**DOCUMENT EXCERPT**
■ ■ ■ ■ ■
In the presence of peroxides, HBr adds to a given alkene in an anti-Markovnikov addition fashion. Regiochemistry follows from the reaction mechanism, which exhibits halogen attack on the least-hindered unsaturated carbon. The mechanism for this chain reaction resembles free radical halogenation, in which the peroxide promotes formation of the bromine radical. However, this process is restricted to addition of HBr. Of the other hydrogen halides (HF, HCl, and HI), only HCl reacts similarly, and the process is too slow for synthetic use. (With HF and HI, the energy released in the halogen-carbon addition does not suffice to cleave another hydrogen-halogen bond. Consequently the chain cannot propagate.)
■ ■ ■ ■ ■
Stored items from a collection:
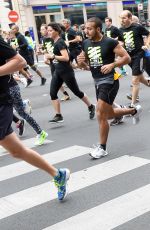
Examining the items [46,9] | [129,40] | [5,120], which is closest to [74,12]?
[46,9]

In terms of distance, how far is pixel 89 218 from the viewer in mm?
3895

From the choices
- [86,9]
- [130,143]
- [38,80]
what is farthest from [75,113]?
[86,9]

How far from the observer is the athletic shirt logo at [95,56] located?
583 centimetres

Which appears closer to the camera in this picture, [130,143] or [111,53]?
[111,53]

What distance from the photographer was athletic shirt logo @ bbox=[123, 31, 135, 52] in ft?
27.5

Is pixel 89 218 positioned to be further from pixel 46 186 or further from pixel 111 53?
pixel 111 53

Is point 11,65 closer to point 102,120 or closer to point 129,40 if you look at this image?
point 102,120

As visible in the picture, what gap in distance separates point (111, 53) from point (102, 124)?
3.09 ft

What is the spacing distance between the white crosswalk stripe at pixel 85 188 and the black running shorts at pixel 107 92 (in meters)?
0.78

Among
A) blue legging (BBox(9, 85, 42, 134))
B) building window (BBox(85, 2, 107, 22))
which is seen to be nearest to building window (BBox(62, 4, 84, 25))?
building window (BBox(85, 2, 107, 22))

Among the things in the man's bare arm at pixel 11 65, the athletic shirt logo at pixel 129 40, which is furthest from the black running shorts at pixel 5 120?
the athletic shirt logo at pixel 129 40

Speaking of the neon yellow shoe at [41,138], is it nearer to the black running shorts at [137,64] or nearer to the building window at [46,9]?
the black running shorts at [137,64]

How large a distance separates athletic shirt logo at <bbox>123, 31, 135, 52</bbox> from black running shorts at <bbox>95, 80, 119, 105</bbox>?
2.66 metres

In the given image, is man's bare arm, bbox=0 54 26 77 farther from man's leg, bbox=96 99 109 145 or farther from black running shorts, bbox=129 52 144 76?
black running shorts, bbox=129 52 144 76
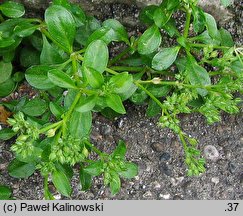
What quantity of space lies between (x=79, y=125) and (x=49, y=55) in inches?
16.9

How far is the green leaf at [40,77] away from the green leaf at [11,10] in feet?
0.92

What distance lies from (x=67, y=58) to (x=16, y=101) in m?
0.38

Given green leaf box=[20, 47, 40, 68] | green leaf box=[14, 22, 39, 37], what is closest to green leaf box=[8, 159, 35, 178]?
green leaf box=[20, 47, 40, 68]

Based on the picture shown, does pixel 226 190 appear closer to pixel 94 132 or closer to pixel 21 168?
pixel 94 132

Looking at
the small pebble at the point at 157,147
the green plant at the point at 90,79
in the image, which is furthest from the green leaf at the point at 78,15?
the small pebble at the point at 157,147

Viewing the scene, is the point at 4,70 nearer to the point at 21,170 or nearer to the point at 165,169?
the point at 21,170

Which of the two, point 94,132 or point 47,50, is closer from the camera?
point 47,50

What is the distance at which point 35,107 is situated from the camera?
7.77 ft

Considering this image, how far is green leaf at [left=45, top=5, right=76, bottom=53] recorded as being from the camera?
6.93ft

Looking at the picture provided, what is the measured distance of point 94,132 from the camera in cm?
269

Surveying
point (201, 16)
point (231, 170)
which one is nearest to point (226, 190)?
point (231, 170)

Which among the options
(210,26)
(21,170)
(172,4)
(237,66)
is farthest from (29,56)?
(237,66)

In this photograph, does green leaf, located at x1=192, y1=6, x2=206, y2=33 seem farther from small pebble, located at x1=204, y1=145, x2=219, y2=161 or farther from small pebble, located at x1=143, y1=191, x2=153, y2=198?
small pebble, located at x1=143, y1=191, x2=153, y2=198

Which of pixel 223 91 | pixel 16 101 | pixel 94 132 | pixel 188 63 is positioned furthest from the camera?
pixel 94 132
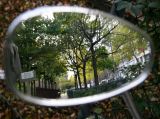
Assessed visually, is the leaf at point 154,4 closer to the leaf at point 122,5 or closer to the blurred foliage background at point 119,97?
A: the blurred foliage background at point 119,97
■ ■ ■ ■ ■
**REQUIREMENT 1**
According to the excerpt on peroxide-initiated HBr addition, which other hydrogen halide reacts in a similar way?
**REQUIREMENT 2**
Write a continuation of the excerpt on peroxide-initiated HBr addition, starting after its final sentence.

**EXERCISE RESULT 1**
HCl does, but the process is too slow for synthetic use.

**EXERCISE RESULT 2**
The resulting 1-bromoalkanes are versatile alkylating agents. By reaction with dimethyl amine, they are precursors to fatty tertiary amines. By reaction with tertiary amines, long-chain alkyl bromides such as 1-bromododecane, give quaternary ammonium salts, which are used as phase transfer catalysts.

With Michael acceptors the addition is also anti-Markovnikov because now a nucleophilic X^{−} reacts in a nucleophilic conjugate addition for example in the reaction of HCl with acrolein.

==Scope==
Recent research has found that adding silica gel or alumina to H-Cl (or H-Br) in dichloromethane increases the rate of reaction making it an easy one to carry out.